■ **What to do**
Among the lines below, keep only those from the one containing "Każdy moment na" through the one containing "Part Box Ducati 175", and reproduce them exactly.

■ **Recorded information**
^^^^^^^^^^^^^^^^

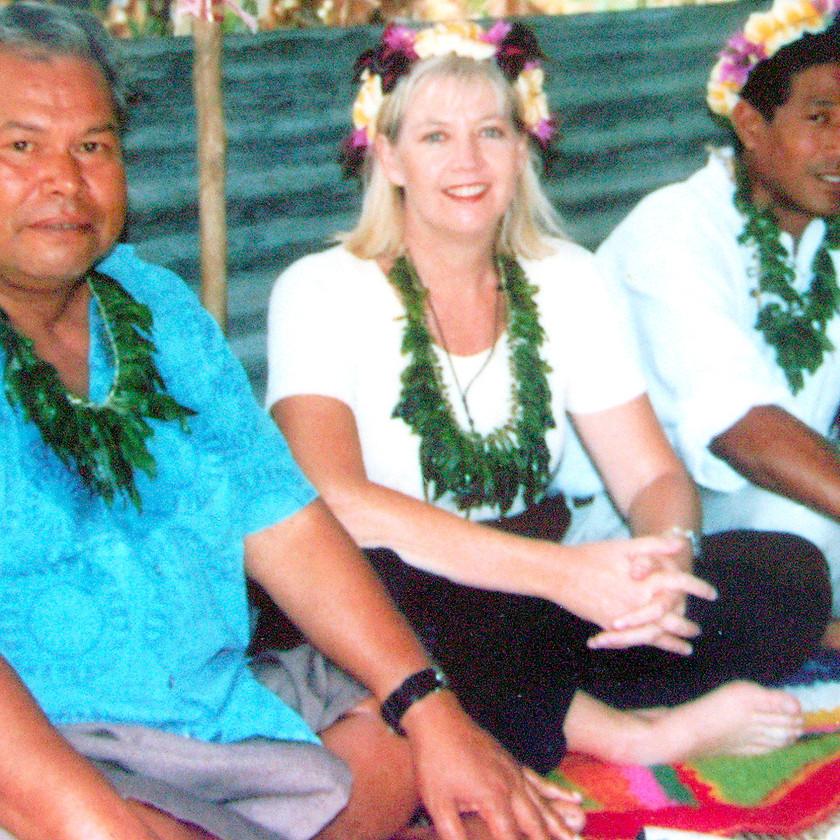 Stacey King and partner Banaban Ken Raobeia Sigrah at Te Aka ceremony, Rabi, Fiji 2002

^^^^^^^^^^^^^^^^

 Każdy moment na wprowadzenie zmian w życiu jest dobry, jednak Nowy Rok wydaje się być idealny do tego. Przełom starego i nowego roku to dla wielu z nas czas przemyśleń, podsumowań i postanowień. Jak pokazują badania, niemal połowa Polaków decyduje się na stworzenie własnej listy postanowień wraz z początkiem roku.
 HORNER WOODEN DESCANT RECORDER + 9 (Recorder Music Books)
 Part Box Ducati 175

^^^^^^^^^^^^^^^^

■ **Answer to this exercise**
 Każdy moment na wprowadzenie zmian w życiu jest dobry, jednak Nowy Rok wydaje się być idealny do tego. Przełom starego i nowego roku to dla wielu z nas czas przemyśleń, podsumowań i postanowień. Jak pokazują badania, niemal połowa Polaków decyduje się na stworzenie własnej listy postanowień wraz z początkiem roku.
 HORNER WOODEN DESCANT RECORDER + 9 (Recorder Music Books)
 Part Box Ducati 175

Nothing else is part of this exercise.